Text:
>>
Saturday, December 8, 2012

My Personal Open-Source Story

Most people who know me also know that I am a huge proponent of open-source software and open science in general. I have many good reasons for this and I may blog about general reasons for open source/open science in a future post. What most may not know about, though, is my very personal connection to open-source research codes: If it weren't for open source, my career would probably have taken a very different path and, quite likely, I would not be at Caltech, working with one of the largest and most productive numerical relativity/relativistic astrophysics group in the World.

Here goes the story:

It all begins in the fall of 2001.  I had just arrived at the University of Arizona as an exchange grad student (I was actually in my fourth-year of undergrad at Heidelberg; but that put me on the level of a first year grad at Arizona back then). Back in Heidelberg, I had just taken GR and also participated in a seminar on theoretical astrophysics to which I contributed a review of milliseconds pulsars. This got me really interested in neutron stars and their formation. While at UofA, I wanted to do some research on this with one of the professors participating in UofA's Theoretical Astrophysics program.

So I walked into Adam Burrows's office (Adam moved to Princeton in 2008). Adam had just gotten a big Department of Energy SciDAC grant to develop the next generation of multi-dimensional supernova simulations and he had three grad students, Todd ThompsonCasey Meakin and Jeremiah Murphy, already working with him. I became his fourth supernova student and my task was to look into GR aspects of the supernova problem and, in particular, into gravitational wave emission. Adam wanted to do 3D hydro simulations of collapsing stars, but we did not have a code to do this. So one of the first things Casey, Jeremiah, and I were tasked with was to explore various publicly available 3D hydro codes that could be customized for modeling core collapse. Of course, we had almost zero experience in numerical modeling. We were basically just messing around. We looked into ZEUS-MP (but couldn't get it to work) and FLASH (but couldn't get it to work; though Sean Couch did about ten years later...). Through intense use of google (and, perhaps, even AltaVista), I eventually came across a web page sporting the following advertisement for the code GR3D:

GR3D -- now running at over 140 GFlops/s
Logo on the (now offline) Washington University web page offering GR3D for download.
<<
Dataset excerpt:
>>
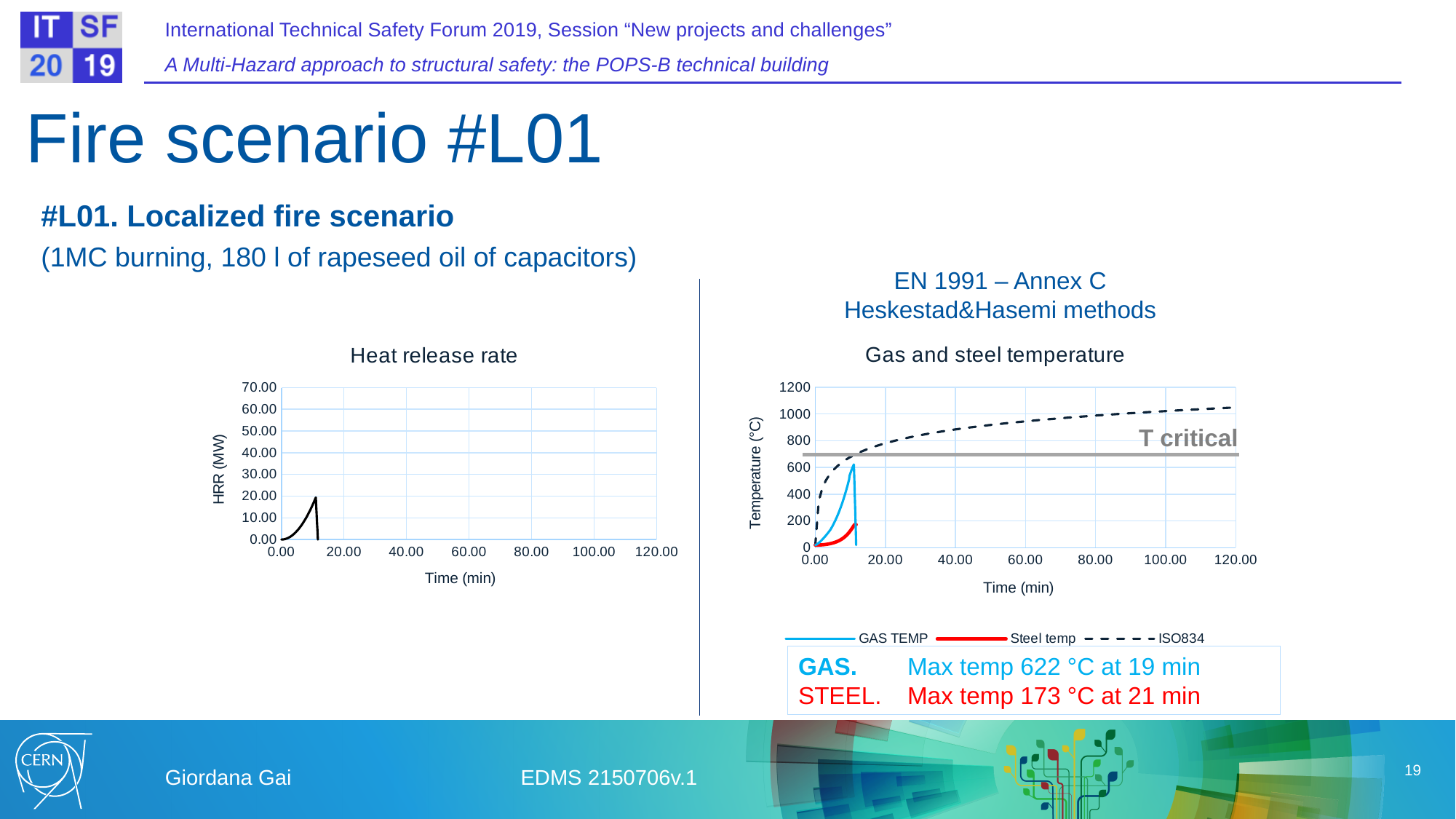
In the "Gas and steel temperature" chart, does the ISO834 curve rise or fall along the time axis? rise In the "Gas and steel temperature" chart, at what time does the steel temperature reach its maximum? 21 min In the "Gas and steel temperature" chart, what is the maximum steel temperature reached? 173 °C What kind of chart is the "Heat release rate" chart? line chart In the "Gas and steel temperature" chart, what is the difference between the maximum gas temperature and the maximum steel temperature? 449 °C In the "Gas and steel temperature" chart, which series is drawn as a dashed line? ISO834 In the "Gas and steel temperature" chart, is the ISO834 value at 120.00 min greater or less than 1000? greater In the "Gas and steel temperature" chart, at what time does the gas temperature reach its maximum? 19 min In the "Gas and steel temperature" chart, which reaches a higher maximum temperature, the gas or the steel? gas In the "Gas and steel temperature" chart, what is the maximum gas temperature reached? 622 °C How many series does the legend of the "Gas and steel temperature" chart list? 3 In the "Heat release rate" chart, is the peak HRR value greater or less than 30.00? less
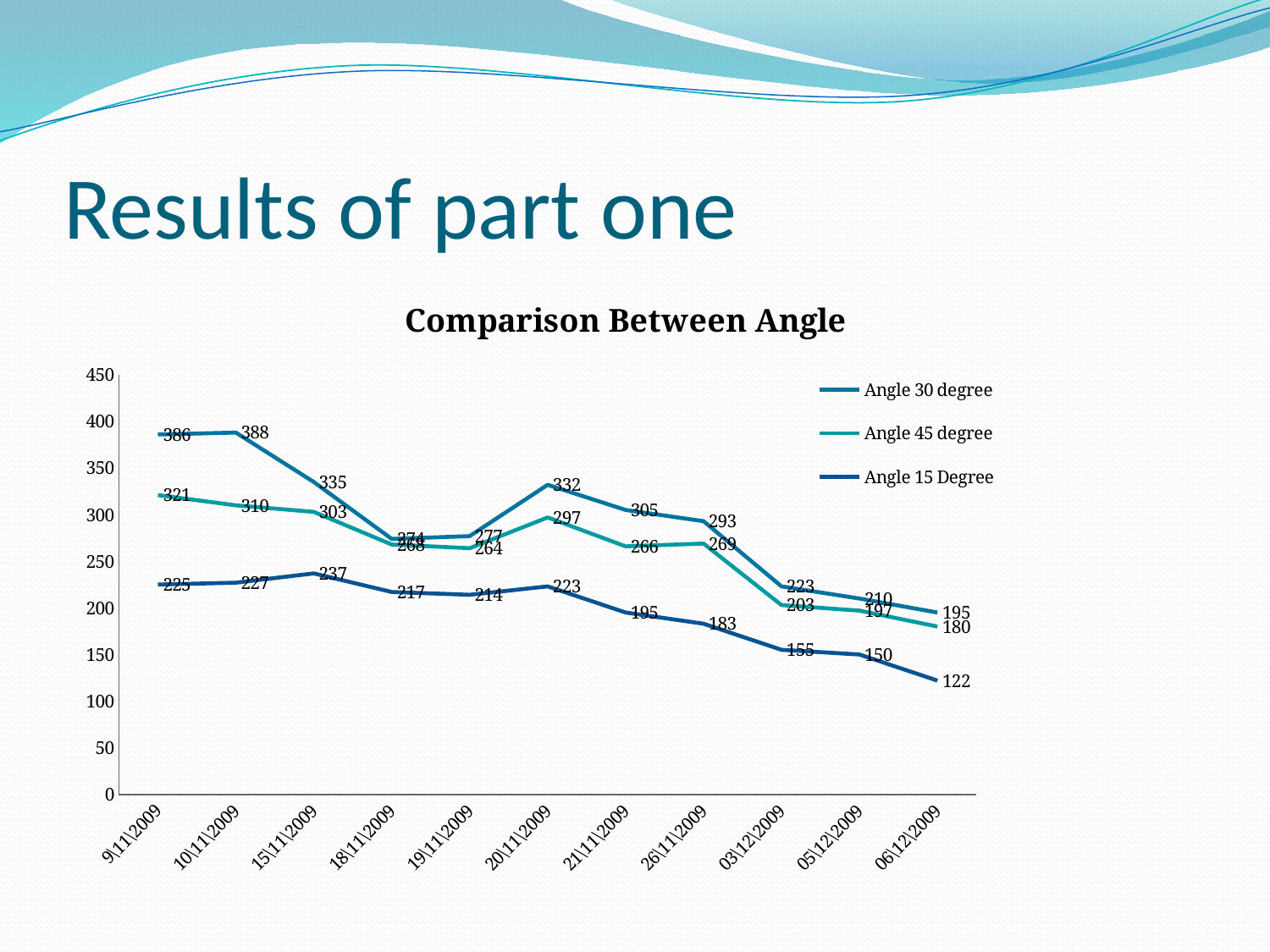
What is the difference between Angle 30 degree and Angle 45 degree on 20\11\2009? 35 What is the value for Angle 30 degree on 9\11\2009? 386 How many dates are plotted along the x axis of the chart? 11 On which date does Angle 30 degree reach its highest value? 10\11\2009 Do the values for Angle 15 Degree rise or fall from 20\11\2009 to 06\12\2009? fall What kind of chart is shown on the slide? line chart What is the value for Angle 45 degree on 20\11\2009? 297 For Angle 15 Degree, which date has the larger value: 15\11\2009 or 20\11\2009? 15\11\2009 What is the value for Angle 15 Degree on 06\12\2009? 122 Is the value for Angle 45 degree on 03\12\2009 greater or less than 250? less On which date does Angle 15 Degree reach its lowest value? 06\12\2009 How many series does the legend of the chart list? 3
<<
Tasks for this exercise:
1: Answer these questions about the post:
(a) In what year did Adam Burrows move to Princeton?
(b) At which university was the writer a fourth-year undergraduate before arriving at Arizona?
(c) What performance figure does the GR3D advertisement give?
2: Replace "Heidelberg" with "Munich" in the post's passage from "Here goes the" to "Theoretical Astrophysics program.", and write out the result.
3: Rewrite the post's paragraph beginning "It all begins in the fall of 2001" as a list, keeping its main facts.
The material plays no part in this work.

Solutions in order:
1:
(a) 2008
(b) Heidelberg
(c) Over 140 GFlops/s

2:
Here goes the story:

It all begins in the fall of 2001.  I had just arrived at the University of Arizona as an exchange grad student (I was actually in my fourth-year of undergrad at Munich; but that put me on the level of a first year grad at Arizona back then). Back in Munich, I had just taken GR and also participated in a seminar on theoretical astrophysics to which I contributed a review of milliseconds pulsars. This got me really interested in neutron stars and their formation. While at UofA, I wanted to do some research on this with one of the professors participating in UofA's Theoretical Astrophysics program.

3:
- In the fall of 2001, I arrived at the University of Arizona as an exchange grad student.
- I was in my fourth year of undergrad at Heidelberg, which put me on the level of a first-year grad at Arizona.
- At Heidelberg, I had taken GR and contributed a review of milliseconds pulsars to a seminar on theoretical astrophysics.
- This made me interested in neutron stars and their formation.
- At UofA, I wanted to research this with a professor in the Theoretical Astrophysics program.